→ Article:
--- START ---

The notebook uses the following modules:

* `matplotlib`  : Provides basic graphing/charting.
* `numpy`       : Allows matrix and vector/array math.
* `pandas`      : Provides DataFrame functionality.
* `scipy`       : SciPy provides algorithms for optimization, algebraic equations, statistics and many other classes of problems.  We will use it for building dendrograms.
* `seaborn`     : Works with `matplotlib` to provide nicer graphs.
* `sklearn`     : Scikit-Learn provides machine learning and data manipulation
  tools.

We will rely heavily on the Scikit-Learn library for models, metrics, and
experimental design tools.  See the full documentation for this fantastic
library at <https://scikit-learn.org>.

---

**Clustering** is an _unsupervised_ learning technique for exploring
relationships between the random variables in a dataset.  We use a clustering
analysis to try to identify groups or similar objects in datasets with two or
more random variables.

In this tutorial, we will look at some commonly-used clustering techniques:

* **k-Means Clustering**
  * Probably the most common clustering technique.
  * Good for finding clusters that look like "blobs" when visualized.
  * You need to know the number of clusters in advance.
* **Mean Shift Clustering**
  * Doesn't require assumptions about the number of clusters.
  * Somewhat robust when clusters are not simple "blobs".
* **DBSCAN** (Density-Based Spatial Clustering of Applications with Noise)
  * Clusters areas of similar _density_, regardless of cluster "shape".
  * Works for situations where clusters don't look like separate "blobs".
  * You don't need to know the number of clusters in advance.
* **Agglomerative Hierarchical Clustering**
  * Establishes relationships at all levels of the comparison metric between all
    samples.
  * Can be visualized as a _dendrogram_.
  * Allows you to determine the "right" number of clusters by examining the
    dendrogram.

--- END ---

→ Recorded information:
--- START ---

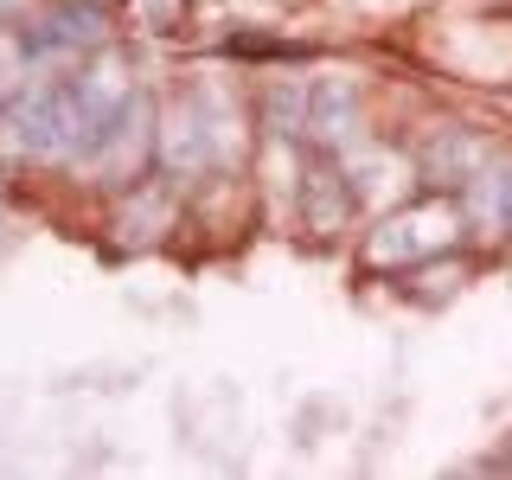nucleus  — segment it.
<instances>
[{"label": "nucleus", "mask_w": 512, "mask_h": 480, "mask_svg": "<svg viewBox=\"0 0 512 480\" xmlns=\"http://www.w3.org/2000/svg\"><path fill=\"white\" fill-rule=\"evenodd\" d=\"M32 77V52H26V32L0 20V109L20 96V84Z\"/></svg>", "instance_id": "9b49d317"}, {"label": "nucleus", "mask_w": 512, "mask_h": 480, "mask_svg": "<svg viewBox=\"0 0 512 480\" xmlns=\"http://www.w3.org/2000/svg\"><path fill=\"white\" fill-rule=\"evenodd\" d=\"M455 199H461V218H468V237H480V244H506L512 237V154H493Z\"/></svg>", "instance_id": "6e6552de"}, {"label": "nucleus", "mask_w": 512, "mask_h": 480, "mask_svg": "<svg viewBox=\"0 0 512 480\" xmlns=\"http://www.w3.org/2000/svg\"><path fill=\"white\" fill-rule=\"evenodd\" d=\"M333 160H340V173L352 180V192H359V205L365 199H397L404 186H416V154L384 148L378 135H359L346 154H333Z\"/></svg>", "instance_id": "9d476101"}, {"label": "nucleus", "mask_w": 512, "mask_h": 480, "mask_svg": "<svg viewBox=\"0 0 512 480\" xmlns=\"http://www.w3.org/2000/svg\"><path fill=\"white\" fill-rule=\"evenodd\" d=\"M250 122L244 103H237L224 84H192L180 96L154 109V167L167 180H212V173H231L250 148Z\"/></svg>", "instance_id": "f257e3e1"}, {"label": "nucleus", "mask_w": 512, "mask_h": 480, "mask_svg": "<svg viewBox=\"0 0 512 480\" xmlns=\"http://www.w3.org/2000/svg\"><path fill=\"white\" fill-rule=\"evenodd\" d=\"M180 180H148L141 173L135 186H122L116 192V218H109V237H116L122 250H148V244H160V237L173 231V218H180V192H173Z\"/></svg>", "instance_id": "423d86ee"}, {"label": "nucleus", "mask_w": 512, "mask_h": 480, "mask_svg": "<svg viewBox=\"0 0 512 480\" xmlns=\"http://www.w3.org/2000/svg\"><path fill=\"white\" fill-rule=\"evenodd\" d=\"M359 135H372V128H365L359 84H346V77H320V84L308 90V135H301V148H308V154H346Z\"/></svg>", "instance_id": "0eeeda50"}, {"label": "nucleus", "mask_w": 512, "mask_h": 480, "mask_svg": "<svg viewBox=\"0 0 512 480\" xmlns=\"http://www.w3.org/2000/svg\"><path fill=\"white\" fill-rule=\"evenodd\" d=\"M295 205H301V224H308V237H340L352 212H359V192L352 180L340 173V160L333 154H301L295 167Z\"/></svg>", "instance_id": "39448f33"}, {"label": "nucleus", "mask_w": 512, "mask_h": 480, "mask_svg": "<svg viewBox=\"0 0 512 480\" xmlns=\"http://www.w3.org/2000/svg\"><path fill=\"white\" fill-rule=\"evenodd\" d=\"M455 237H468V218H461V199L455 192H410V199H397L391 212L372 224V237H365V263L372 269H410L429 263V256L455 250Z\"/></svg>", "instance_id": "7ed1b4c3"}, {"label": "nucleus", "mask_w": 512, "mask_h": 480, "mask_svg": "<svg viewBox=\"0 0 512 480\" xmlns=\"http://www.w3.org/2000/svg\"><path fill=\"white\" fill-rule=\"evenodd\" d=\"M26 52L39 77H71L84 58L109 52V13L96 0H52V7H32V32Z\"/></svg>", "instance_id": "20e7f679"}, {"label": "nucleus", "mask_w": 512, "mask_h": 480, "mask_svg": "<svg viewBox=\"0 0 512 480\" xmlns=\"http://www.w3.org/2000/svg\"><path fill=\"white\" fill-rule=\"evenodd\" d=\"M90 148V122L77 103L71 77H39L32 71L20 96L0 109V160L13 167H77V154Z\"/></svg>", "instance_id": "f03ea898"}, {"label": "nucleus", "mask_w": 512, "mask_h": 480, "mask_svg": "<svg viewBox=\"0 0 512 480\" xmlns=\"http://www.w3.org/2000/svg\"><path fill=\"white\" fill-rule=\"evenodd\" d=\"M487 160H493V148L474 135V128H436V135L416 148V180L436 186V192H461Z\"/></svg>", "instance_id": "1a4fd4ad"}]
</instances>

--- END ---

→ Exercise directions:
Answer these from the clustering tutorial above:
1. Which module does the tutorial say it will use to build dendrograms?
2. Which clustering technique needs the number of clusters known in advance?
3. At what address can the full Scikit-Learn documentation be found?

→ Finished task:
1. `scipy`
2. k-Means Clustering
3. <https://scikit-learn.org>